Apparently it's worked for Bankerot (on Nansensgade) which is certainly one of my favourite 'stand-by's' in Copenhagen. Maybe not the place to hang out on a sunny summer day, or for that matter any other sunny day falling something during the rest of the year, but given how relatively few of those there are anyway, it still leaves a lot of days that are just about perfectly suited for an hour or two at Bankerot.
If it was just about the food and drink, Bankerot would be just another cafe in Copenhagen (though still notable for its reasonable prices). But it's not really the food and drink that sets Bankerot apart. It's more about the ambiance.
Describing Bankerot is not unlike describing a kind of weird dream you recently had, or a strange scene from a low budget sci-fi flick. It would go something like, "so I sitting drinking a beer and there was this bear looking over my shoulder the whole time...really...then I went to the bathroom and there were all these naked people watching me taking a piss, but that was cool, along with a severed head and a strange goat man who sort of welcomed everyone into the toilets as they wandered by...". And so on.
You get the idea...maybe. If you're looking for a place to drink a beer or coffee while reading the newspaper or chatting with a friend or two, or just want to grab a simple meal, check it out.
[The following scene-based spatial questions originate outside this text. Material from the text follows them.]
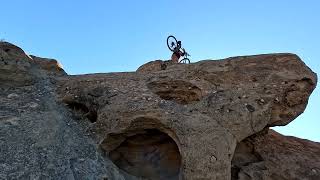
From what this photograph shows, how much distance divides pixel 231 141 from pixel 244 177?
1412 mm

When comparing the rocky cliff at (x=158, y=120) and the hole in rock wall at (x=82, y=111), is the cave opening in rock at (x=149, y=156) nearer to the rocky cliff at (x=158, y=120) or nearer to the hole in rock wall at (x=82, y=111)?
the rocky cliff at (x=158, y=120)

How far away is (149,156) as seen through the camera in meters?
11.4

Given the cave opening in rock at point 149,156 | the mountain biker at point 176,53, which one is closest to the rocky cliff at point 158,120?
the cave opening in rock at point 149,156

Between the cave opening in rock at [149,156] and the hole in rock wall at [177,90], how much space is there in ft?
3.42

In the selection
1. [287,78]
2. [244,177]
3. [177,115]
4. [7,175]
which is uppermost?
[287,78]

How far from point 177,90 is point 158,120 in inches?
65.1

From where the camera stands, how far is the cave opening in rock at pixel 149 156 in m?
11.1

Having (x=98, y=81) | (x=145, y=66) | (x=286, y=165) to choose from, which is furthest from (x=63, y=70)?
(x=286, y=165)

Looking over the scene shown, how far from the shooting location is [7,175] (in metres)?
8.45

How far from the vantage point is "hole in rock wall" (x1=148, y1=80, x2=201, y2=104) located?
11852 mm

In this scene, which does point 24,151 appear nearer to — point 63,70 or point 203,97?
point 203,97

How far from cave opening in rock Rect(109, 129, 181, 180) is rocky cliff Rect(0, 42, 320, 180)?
0.9 inches

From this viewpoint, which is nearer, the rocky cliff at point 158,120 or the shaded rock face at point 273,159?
the rocky cliff at point 158,120

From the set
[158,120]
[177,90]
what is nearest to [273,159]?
[177,90]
Yes, I'm enjoying the company of this bear, uh, I mean beer!
My friends just call me Mr. Goat....
'Please flush the toilet...'
At least the Grinch(es) in Denmark who keep trying to cancel Christiania haven't managed to cancel the Christiania Christmas Market. Only a couple days left until this year's edition finishes on December 20. It's a charming market, if busy on the weekends. One that doesn't change terribly much year-to-year, but it has solved rather a few of my Christmas gift-buying problems over the years so I'm not complaining.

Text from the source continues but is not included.